Draft Buzz: Putting The Past Behind Him

When teams look at prospects for the Draft, they check out talent in all corners of the country. Some small school prospects have a history at bigger schools. One such prospect is drawing interest from a number of teams, including New England. More on him inside.

Chris Baker Pos: DL School: Hampton
Ht 6-2 Wt: 326 40: 5.02

One player on the Patriots radar screen is Hampton defensive lineman Chris Baker. A talented player on the field, Baker has experienced his share of issues off of it. According to a league source, New England is one of over a half-dozen teams showing strong interest in the talented defender. Surprising considering the Patriots are expected to be set at defensive tackle with Vince Wilfork and Mike Wright in the middle.

Scout.com writer Bill Huber caught up with Baker recently to ask him about his path to the Draft.


Chris Baker can't escape history.

Look up the defensive tackle's official draft biography on NFL.com, and it's right there in the first two sentences. "Baker struggled with off-field incidents at Penn State. He was suspended from the team at the end of the 2007 season and finally dismissed from the Nittany Lions in July 2008 after pleading guilty to two counts of misdemeanor assault and criminal trespass following two fights in 2007."

There are two sides to every story, and Baker and his supporters present a very different version.

So, who is Chris Baker?

Baker played just two years of high school football but blossomed into an all-state performer at Windsor High School in Connecticut. After redshirting in 2005 and playing sparingly in 2006, Baker started seven games at defensive tackle in 2007. He was arguably the Nittany Lions' best defensive lineman with 37 tackles, including eight tackles for loss and 4.5 sacks.

Indiana RB Marcus Thigpen (2) is tackled by Penn State Chris Baker (93) Oct. 20, 2007. (AP Photo/Darron Cummings)

Then came the highly publicized off-the-field incidents. Coach Joe Paterno, who was under fire because several of his athletes had made the wrong sort of headlines, wound up kicking Baker off the team.

"It was a case of misidentification in both incidents," Hampton said in a phone interview last week. "I took a plea deal so I could get everything situated so I could get back on the football team. It was more convenient for my parents to just take a plea deal because each case was $20,000, so it was the best thing for me to do to get everything resolved and get back to playing football."

Baker landed at Hampton University, a Football Championship Subdivision program that was coached by ex-Packers cornerback Jerry Holmes. He dominated the lower-rung competition with 62 tackles, including 16.5 tackles for loss and 8.5 sacks.

With one year of eligibility remaining, Baker decided to head for the NFL. After a strong Scouting Combine and pro day — an on-campus workout directed by Packers director of college scouting John Dorsey — Baker is considered a second- or third-round prospect by some and a late-rounder by Scout.com draft analyst Chris Steuber. One insider said that the 6-foot-2, 326-pound Baker, not Boston College's Ron Brace, is the second-best 3-4 nose tackle prospect in this year's NFL Draft.

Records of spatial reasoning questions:
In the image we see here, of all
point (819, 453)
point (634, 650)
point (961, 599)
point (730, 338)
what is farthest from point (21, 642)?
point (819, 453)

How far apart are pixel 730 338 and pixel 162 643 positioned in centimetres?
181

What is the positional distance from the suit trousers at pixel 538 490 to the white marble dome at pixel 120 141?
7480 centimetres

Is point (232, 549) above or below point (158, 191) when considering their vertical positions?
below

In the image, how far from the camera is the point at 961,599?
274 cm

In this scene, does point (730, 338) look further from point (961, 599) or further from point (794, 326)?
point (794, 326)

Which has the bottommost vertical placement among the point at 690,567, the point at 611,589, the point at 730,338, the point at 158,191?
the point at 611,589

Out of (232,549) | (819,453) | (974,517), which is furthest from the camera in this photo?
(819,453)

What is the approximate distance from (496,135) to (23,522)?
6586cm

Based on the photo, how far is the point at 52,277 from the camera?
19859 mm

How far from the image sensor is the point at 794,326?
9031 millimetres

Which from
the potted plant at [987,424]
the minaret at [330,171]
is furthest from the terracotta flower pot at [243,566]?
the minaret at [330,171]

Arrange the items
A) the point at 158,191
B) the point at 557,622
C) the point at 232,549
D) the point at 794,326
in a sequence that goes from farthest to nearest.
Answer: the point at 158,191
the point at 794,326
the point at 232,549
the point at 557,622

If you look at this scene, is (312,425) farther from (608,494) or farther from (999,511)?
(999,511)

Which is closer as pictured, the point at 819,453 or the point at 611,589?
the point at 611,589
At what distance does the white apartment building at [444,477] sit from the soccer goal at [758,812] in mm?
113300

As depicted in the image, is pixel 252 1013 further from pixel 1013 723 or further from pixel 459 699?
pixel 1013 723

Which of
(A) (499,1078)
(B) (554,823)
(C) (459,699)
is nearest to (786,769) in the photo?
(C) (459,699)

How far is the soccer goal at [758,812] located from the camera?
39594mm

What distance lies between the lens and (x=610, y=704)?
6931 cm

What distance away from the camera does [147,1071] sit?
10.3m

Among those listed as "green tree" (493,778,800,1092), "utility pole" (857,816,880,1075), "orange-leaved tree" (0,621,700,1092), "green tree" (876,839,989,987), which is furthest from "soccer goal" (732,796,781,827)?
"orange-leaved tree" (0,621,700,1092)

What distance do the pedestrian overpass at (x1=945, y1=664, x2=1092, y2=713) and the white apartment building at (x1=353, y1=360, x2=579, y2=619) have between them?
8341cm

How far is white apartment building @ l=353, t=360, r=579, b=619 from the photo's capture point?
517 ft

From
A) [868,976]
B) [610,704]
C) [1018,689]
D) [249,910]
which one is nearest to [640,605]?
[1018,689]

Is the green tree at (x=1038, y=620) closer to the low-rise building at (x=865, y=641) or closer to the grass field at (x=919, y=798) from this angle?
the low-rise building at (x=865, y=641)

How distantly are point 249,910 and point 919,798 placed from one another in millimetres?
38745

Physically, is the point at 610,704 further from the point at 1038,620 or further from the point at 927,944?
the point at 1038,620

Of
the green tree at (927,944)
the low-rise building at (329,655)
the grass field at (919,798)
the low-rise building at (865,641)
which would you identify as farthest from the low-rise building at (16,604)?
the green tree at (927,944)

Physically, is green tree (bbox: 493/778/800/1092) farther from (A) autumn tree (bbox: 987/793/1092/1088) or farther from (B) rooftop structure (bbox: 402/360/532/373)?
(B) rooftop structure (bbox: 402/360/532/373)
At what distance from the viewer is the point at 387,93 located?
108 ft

_Complete the following_
a - In the Chris Baker draft article, at which high school did Baker become an all-state performer?
b - Using the Chris Baker draft article, decide whether each statement agrees with it, and back each answer with the deciding words quoted from the article: (i) Baker started seven games at defensive tackle for Penn State in 2007. (ii) Baker recorded 10 sacks at Hampton. (iii) Baker had no eligibility left when he chose to go to the NFL.
c - Extend the Chris Baker draft article beyond its final sentence.
These rows come from a separate source.

_Results of the tasks_
a - Windsor High School in Connecticut.

b -
(i) Yes: "Baker started seven games at defensive tackle in 2007."
(ii) No: "62 tackles, including 16.5 tackles for loss and 8.5 sacks."
(iii) No: "With one year of eligibility remaining, Baker decided to head for the NFL."

c -
"I'm hearing a lot of good things," said Donovan Rose, an 18-year veteran of Hampton's coaching staff who replaced Holmes as head coach in January. "The time he was here, he was a model guy. He's a great guy, character guy. He came in and had a great sense of humor and got along with the guys immediately. We had no problem with him. He had a strong GPA and was a model student. A ‘yes sir, no sir' guy. Worked hard. He was definitely a great, great kid."

Chris Baker at the 2009 Combine
(Scott Boehm/Getty Imag)
Hampton has sent several players to the NFL, including Rose, who played for the Kansas City Chiefs and Miami Dolphins as well as in the CFL in the 1980s. So, when he said Baker is "without a doubt" an NFL-caliber player, he knows what he's talking about.

"He's a strong guy, has great technique," Rose said. "He ran well at the Combine, and to be that big, he is surprisingly quick. A lot of folks have called on his behalf."

According to Rose, only one or two teams have asked him about the Penn State incidents. Baker, not surprisingly, has been asked repeatedly.

"The more that they dig into it, the more that they see that it was just a situation where I was wrongly identified and at the wrong place at the wrong time," Baker said. "A lot of them have been talking to the coaches at Penn State, and they've been hearing very positive reports, which just shows the kind of person that I am."

And just what kind of person is Baker?

He was his high school's class vice president during his junior and senior years. He organized bake sales and car washes for fund-raisers. He was active in his church.

"I've always been a person to help people out," he said.

Baker acknowledges that he put himself in some "bad situations" at Penn State. Those situations, he says, don't define who he is. He calls being kicked off the team a "humbling experience," but it's an experience that made him work harder to keep his NFL dreams alive.

"It's been fun, because it was my dream to play in the National Football League. I was determined to still make it, even after the Penn State incident," Baker said.

Asked what his pitch would be to a general manager who would have final say in deciding to pick him on Draft day, Baker says: "I'm a humble kid. I'm a hard-working kid. Most of all, I make plays. That's what every team boils down to: Can you make plays on the football field? I think my play on the football field stands out. I'm a good playmaker, I'm a good kid, a good citizen. That's what a coach needs, and that's the person I am."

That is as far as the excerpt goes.